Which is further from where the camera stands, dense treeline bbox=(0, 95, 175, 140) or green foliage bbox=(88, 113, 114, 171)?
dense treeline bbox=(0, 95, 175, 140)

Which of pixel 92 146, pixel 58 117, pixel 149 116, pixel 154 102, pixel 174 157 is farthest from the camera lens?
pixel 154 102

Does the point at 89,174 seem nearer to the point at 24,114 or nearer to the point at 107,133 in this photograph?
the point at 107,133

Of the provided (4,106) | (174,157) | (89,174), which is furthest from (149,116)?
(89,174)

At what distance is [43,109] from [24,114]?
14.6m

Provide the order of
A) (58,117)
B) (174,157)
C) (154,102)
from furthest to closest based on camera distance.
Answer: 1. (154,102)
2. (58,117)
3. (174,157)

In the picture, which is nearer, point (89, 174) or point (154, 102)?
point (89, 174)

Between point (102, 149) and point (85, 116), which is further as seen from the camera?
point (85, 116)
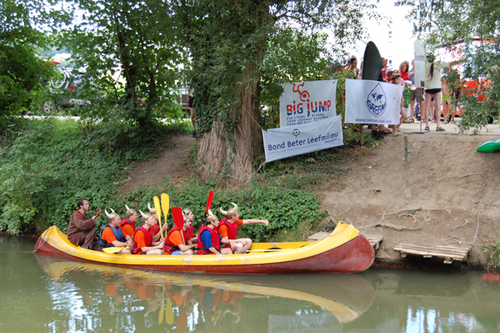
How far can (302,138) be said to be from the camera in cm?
1061

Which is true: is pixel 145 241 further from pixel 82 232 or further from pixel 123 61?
pixel 123 61

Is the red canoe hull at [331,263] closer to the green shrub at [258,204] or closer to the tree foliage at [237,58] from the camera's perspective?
the green shrub at [258,204]

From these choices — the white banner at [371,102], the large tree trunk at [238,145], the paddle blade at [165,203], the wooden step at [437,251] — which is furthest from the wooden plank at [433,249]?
the paddle blade at [165,203]

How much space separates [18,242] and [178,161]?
14.3ft

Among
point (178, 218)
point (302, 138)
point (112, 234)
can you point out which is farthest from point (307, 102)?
point (112, 234)

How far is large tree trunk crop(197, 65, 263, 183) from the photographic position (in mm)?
10336

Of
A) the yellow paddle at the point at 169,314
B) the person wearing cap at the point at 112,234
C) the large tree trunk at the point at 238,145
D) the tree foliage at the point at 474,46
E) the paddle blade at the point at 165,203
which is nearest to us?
the yellow paddle at the point at 169,314

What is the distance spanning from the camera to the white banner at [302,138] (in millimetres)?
10398

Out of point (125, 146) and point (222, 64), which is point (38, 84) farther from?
point (222, 64)

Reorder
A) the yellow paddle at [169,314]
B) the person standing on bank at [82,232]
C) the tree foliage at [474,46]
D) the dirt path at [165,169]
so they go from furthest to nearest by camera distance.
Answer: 1. the dirt path at [165,169]
2. the person standing on bank at [82,232]
3. the tree foliage at [474,46]
4. the yellow paddle at [169,314]

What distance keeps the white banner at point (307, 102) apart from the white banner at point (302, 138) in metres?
0.20

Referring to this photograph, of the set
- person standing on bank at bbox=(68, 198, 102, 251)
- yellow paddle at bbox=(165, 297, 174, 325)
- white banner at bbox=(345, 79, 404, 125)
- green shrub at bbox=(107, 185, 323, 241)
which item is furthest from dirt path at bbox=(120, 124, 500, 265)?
yellow paddle at bbox=(165, 297, 174, 325)

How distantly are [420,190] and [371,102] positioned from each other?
289 cm

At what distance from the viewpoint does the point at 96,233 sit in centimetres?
1005
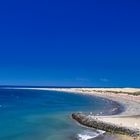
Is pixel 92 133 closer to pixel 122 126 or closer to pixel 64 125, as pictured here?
pixel 122 126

*Set exercise*.
The entries above should be reproduced exactly, without their pictures.

*Task solution*.
Which is further from where the camera stands, dense treeline bbox=(0, 95, 175, 140) or green foliage bbox=(88, 113, 114, 171)?
dense treeline bbox=(0, 95, 175, 140)

Which of pixel 92 146, pixel 58 117, pixel 149 116, pixel 154 102, pixel 174 157 is farthest from the camera lens?
pixel 154 102

Does the point at 89,174 seem nearer to the point at 24,114 or nearer to the point at 107,133 in this photograph?
the point at 107,133

Of the provided (4,106) | (174,157) | (89,174), which is furthest from (149,116)?
(89,174)

At what distance is [43,109] from [24,114]?
14.6m

Provide the order of
A) (58,117)
B) (174,157)
C) (154,102)
from furthest to closest based on camera distance.
Answer: 1. (154,102)
2. (58,117)
3. (174,157)

In the picture, which is nearer, point (89, 174) or point (154, 102)?
point (89, 174)

Between point (102, 149) and point (85, 116), which is further as seen from the camera?
point (85, 116)
How far can (302,138) be said to be from the camera in cm?
1061

Which is true: is pixel 145 241 further from pixel 82 232 or further from pixel 123 61?
pixel 123 61

Is the red canoe hull at [331,263] closer to the green shrub at [258,204] or closer to the tree foliage at [237,58] from the camera's perspective?
the green shrub at [258,204]

From these choices — the white banner at [371,102], the large tree trunk at [238,145], the paddle blade at [165,203], the wooden step at [437,251] — which is furthest from the wooden plank at [433,249]?
the paddle blade at [165,203]

How much space separates [18,242] and [178,161]?
14.3ft

Among
point (178, 218)
point (302, 138)
point (112, 234)
can you point out which is farthest from point (307, 102)?
point (112, 234)

How far is large tree trunk crop(197, 65, 263, 183) from the photographic position (in mm)?
10336

Of
A) the yellow paddle at the point at 169,314
B) the person wearing cap at the point at 112,234
C) the large tree trunk at the point at 238,145
D) the tree foliage at the point at 474,46
E) the paddle blade at the point at 165,203
which is nearest to us?
the yellow paddle at the point at 169,314

What is the distance spanning from the camera to the white banner at [302,138] (in millimetres)?
10398

Out of point (125, 146) and point (222, 64), which is point (38, 84) farther from?
point (222, 64)

Reorder
A) the yellow paddle at [169,314]
B) the person standing on bank at [82,232]
C) the tree foliage at [474,46]
D) the dirt path at [165,169]
so they go from furthest to nearest by camera distance.
Answer: 1. the dirt path at [165,169]
2. the person standing on bank at [82,232]
3. the tree foliage at [474,46]
4. the yellow paddle at [169,314]

What distance keeps the white banner at point (307, 102) apart from the white banner at point (302, 138) in metres?
0.20

Referring to this photograph, of the set
- person standing on bank at bbox=(68, 198, 102, 251)
- yellow paddle at bbox=(165, 297, 174, 325)
- white banner at bbox=(345, 79, 404, 125)
- green shrub at bbox=(107, 185, 323, 241)
which item is furthest from dirt path at bbox=(120, 124, 500, 265)?
yellow paddle at bbox=(165, 297, 174, 325)

How distantly are [420,190] and [371,102] positioned from each other?
289 cm

At what distance from the viewpoint does the point at 96,233 sit in centimetres?
1005
Is pixel 92 133 closer to pixel 122 126 or closer to pixel 64 125, as pictured here?
pixel 122 126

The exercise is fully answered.